29. İl Müftüleri İstişare Toplantısı

29. İl Müftüleri İstişare Toplantısı

11 Yıl Önce Güncellendi

2014-06-01 18:28:15

29. İl Müftüleri İstişare Toplantısı
Başbakan Yardımcısı Emrullah İşler, "Din-i Mübin-i İslam'ın inanç, ibadet ve ahlak konularında halkımızı aydınlatmak öncelikli ödevimizdir. Diyanet personeli ayrım yapmadan herkesi kucaklamakla, herkese din hizmeti sunmakla yükümlüdür" dedi.

İşler, Diyanet İşleri Başkanlığınca kentteki otelde düzenlenen 29. İl Müftüleri İstişare Toplantısı'nda, son yıllarda dünyada ve Türkiye'deki değişim ve gelişmelere göre kurumun yapısı ve görev tanımlarının yeniden şekillendiğini söyledi.

Dünyada ve Türkiye'de dine ve dini kurumlara 20-30 yıl önceki bakışla, bugünkü bakış arasında kıyas kabul etmeyecek derecede farklılık oluştuğunu aktaran İşler, şunları kaydetti:

"Din ve din olgusu giderek artan şekilde toplumların hayatlarında varlığını güçlendirerek devam etti. Din, dünyada yükselen değer haline geldi. Gelinen noktada başta halkımız olmak üzere batıdaki vatandaş ve soydaşlarımızdan, Avrasya coğrafyasındaki dindaşlarımıza, Afrika kıtasındaki kardeşlerimizden, Orta Doğu'ya kadar tüm İslam coğrafyasının Diyanet İşleri Başkanlığından ve siz güzide mensuplarından çok farklı beklentileri ve giderek artan şekilde talepleri oluştu."

- "Günümüzde yönetim artık sanat, ilim dalı olarak ele alınmaktadır"

İşler, Diyanet İşleri Başkanlığının topluma sunduğu hizmetler, hem yeni kanun hem de çağın gelişen ve değişen şartları göz önünde bulundurularak tespit edildiğini belirtti.
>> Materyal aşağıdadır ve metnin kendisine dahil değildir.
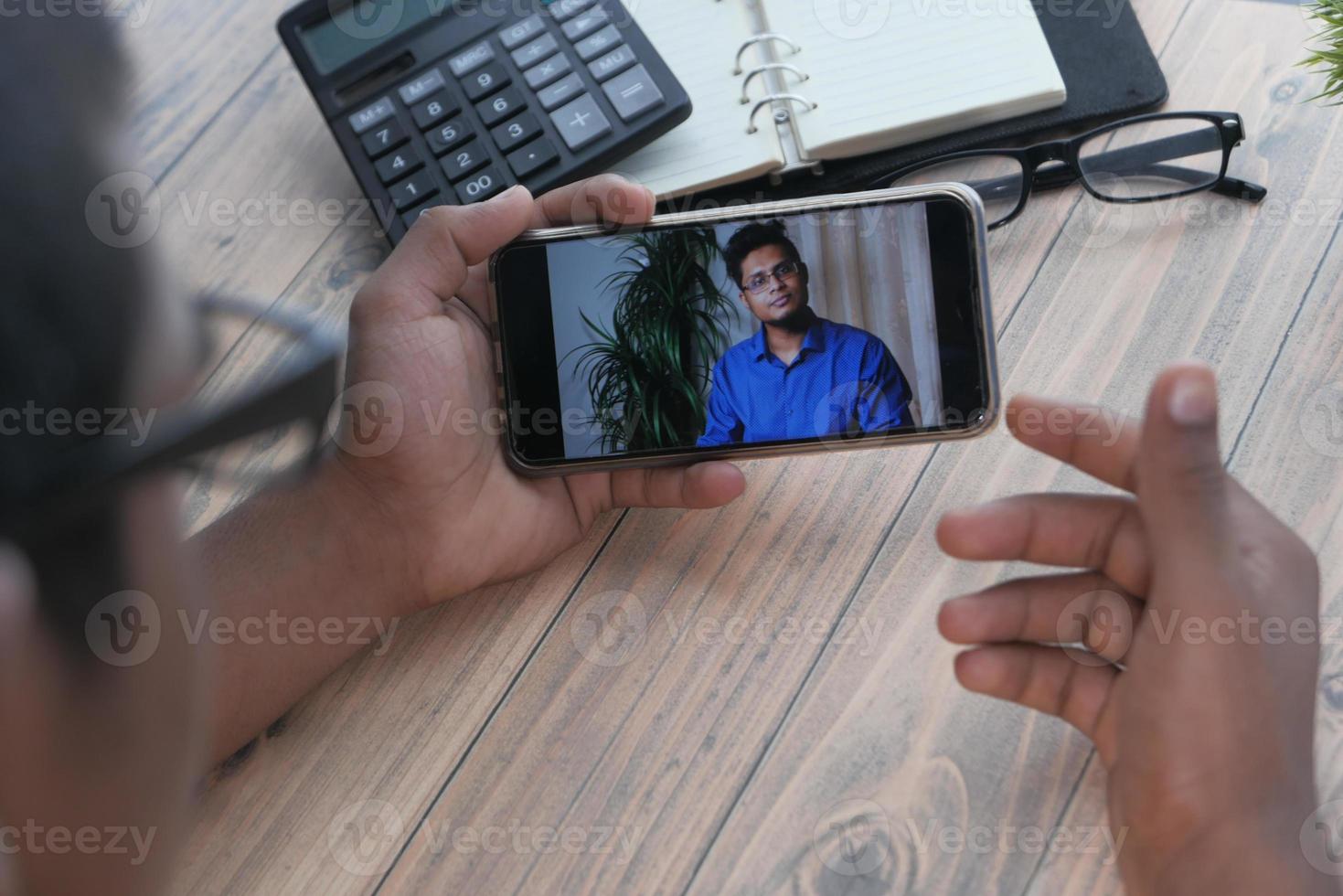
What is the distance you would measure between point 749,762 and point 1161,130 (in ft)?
1.49

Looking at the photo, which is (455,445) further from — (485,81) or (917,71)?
(917,71)

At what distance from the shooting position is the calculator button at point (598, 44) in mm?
585

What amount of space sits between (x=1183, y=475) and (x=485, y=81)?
444 millimetres

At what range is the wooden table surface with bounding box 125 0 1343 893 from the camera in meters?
0.48

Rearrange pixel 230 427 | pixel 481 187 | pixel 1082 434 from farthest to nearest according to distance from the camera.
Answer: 1. pixel 481 187
2. pixel 1082 434
3. pixel 230 427

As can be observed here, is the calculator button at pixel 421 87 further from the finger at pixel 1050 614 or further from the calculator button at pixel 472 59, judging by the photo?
the finger at pixel 1050 614

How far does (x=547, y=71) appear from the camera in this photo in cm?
58

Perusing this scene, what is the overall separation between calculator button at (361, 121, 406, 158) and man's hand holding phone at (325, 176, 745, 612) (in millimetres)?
81

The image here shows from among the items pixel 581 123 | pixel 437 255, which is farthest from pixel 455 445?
pixel 581 123

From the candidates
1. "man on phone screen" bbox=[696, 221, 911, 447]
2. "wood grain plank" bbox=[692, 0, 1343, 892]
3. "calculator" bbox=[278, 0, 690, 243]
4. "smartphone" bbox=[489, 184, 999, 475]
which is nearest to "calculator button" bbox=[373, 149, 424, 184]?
"calculator" bbox=[278, 0, 690, 243]

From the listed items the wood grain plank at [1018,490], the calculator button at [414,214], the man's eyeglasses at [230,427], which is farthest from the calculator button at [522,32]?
the wood grain plank at [1018,490]

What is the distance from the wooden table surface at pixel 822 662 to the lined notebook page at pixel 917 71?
0.07 metres

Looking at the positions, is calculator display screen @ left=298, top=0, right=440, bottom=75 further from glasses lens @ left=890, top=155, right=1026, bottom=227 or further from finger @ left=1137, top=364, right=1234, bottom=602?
finger @ left=1137, top=364, right=1234, bottom=602

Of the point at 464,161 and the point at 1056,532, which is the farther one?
the point at 464,161
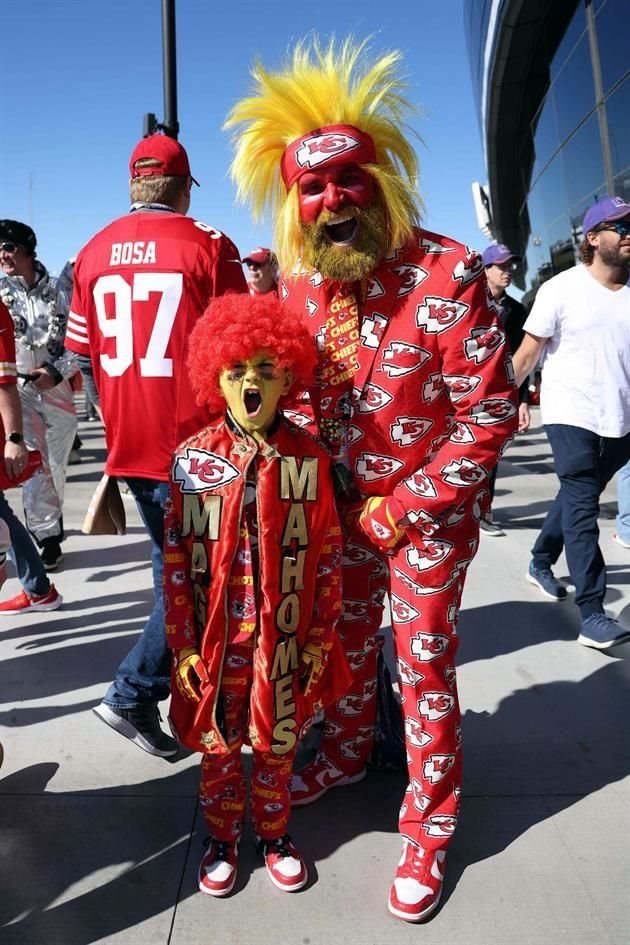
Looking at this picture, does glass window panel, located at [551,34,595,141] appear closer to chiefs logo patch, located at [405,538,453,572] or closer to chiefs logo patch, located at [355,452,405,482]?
chiefs logo patch, located at [355,452,405,482]

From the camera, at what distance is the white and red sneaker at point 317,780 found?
2381mm

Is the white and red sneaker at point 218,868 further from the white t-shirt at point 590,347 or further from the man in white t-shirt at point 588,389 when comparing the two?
the white t-shirt at point 590,347

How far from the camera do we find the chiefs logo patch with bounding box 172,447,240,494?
1924mm

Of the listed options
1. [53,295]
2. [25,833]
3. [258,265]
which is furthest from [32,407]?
[25,833]

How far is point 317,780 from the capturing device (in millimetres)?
2418

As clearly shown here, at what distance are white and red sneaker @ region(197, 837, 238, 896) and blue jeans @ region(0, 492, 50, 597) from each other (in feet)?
7.36

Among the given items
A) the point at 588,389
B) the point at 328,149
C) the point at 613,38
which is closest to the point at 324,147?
the point at 328,149

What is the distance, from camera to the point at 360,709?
2.42 metres

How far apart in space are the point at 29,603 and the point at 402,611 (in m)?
2.74

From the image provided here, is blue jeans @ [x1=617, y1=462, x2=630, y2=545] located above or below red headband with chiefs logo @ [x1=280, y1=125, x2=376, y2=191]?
below

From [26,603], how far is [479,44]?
20.8 meters

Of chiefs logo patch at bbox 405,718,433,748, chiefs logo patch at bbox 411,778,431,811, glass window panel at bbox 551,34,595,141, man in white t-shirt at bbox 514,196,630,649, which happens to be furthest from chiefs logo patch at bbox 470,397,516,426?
glass window panel at bbox 551,34,595,141

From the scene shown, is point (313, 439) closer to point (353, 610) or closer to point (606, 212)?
point (353, 610)

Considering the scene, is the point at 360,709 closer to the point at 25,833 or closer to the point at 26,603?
the point at 25,833
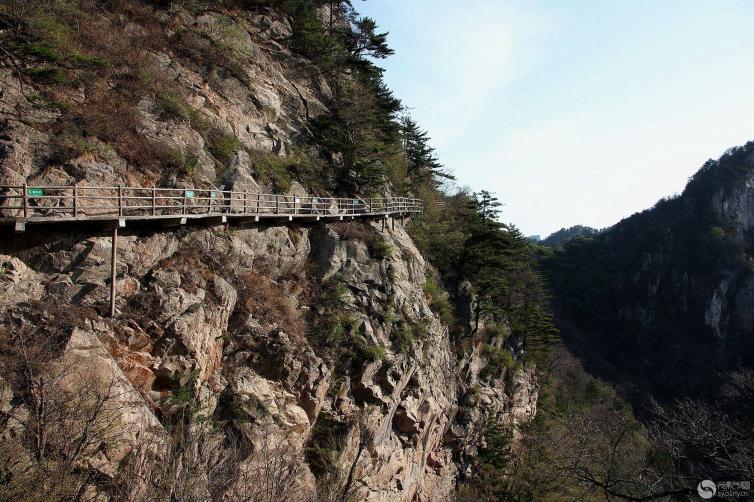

"Şüphesiz kurulduğu günden bugüne dini-manevi alanda kamu hizmeti sunan Diyanet İşleri Başkanlığı beklentileri hesaba katan hizmet politikasını oluşturmak durumundaydı" diyen İşler, şunları kaydetti:

"Bugün bunu büyük ölçüde oluşturmuş durumdadır. Sayısı 100 bini çoktan geçmiş, personeliyle sadece ülke sınırları içinde değil, dünya çapında hizmet yürüten ve büyük bir teveccühe mazhar olan bu güzide kurumumuz, söz konusu beklentilerin karşılanması noktasında stratejik yönetim yaklaşımını benimsemiş, merkezle taşra teşkilatları arasındaki koordinasyon ve uyuma ayrı önem vermiştir. Bu yönetim anlayışının gereği hizmetlerin ve faaliyetlerin daha etkili, kaliteli, planlı ve sonuç odaklı yürütülmesi ilkesini benimsemiştir.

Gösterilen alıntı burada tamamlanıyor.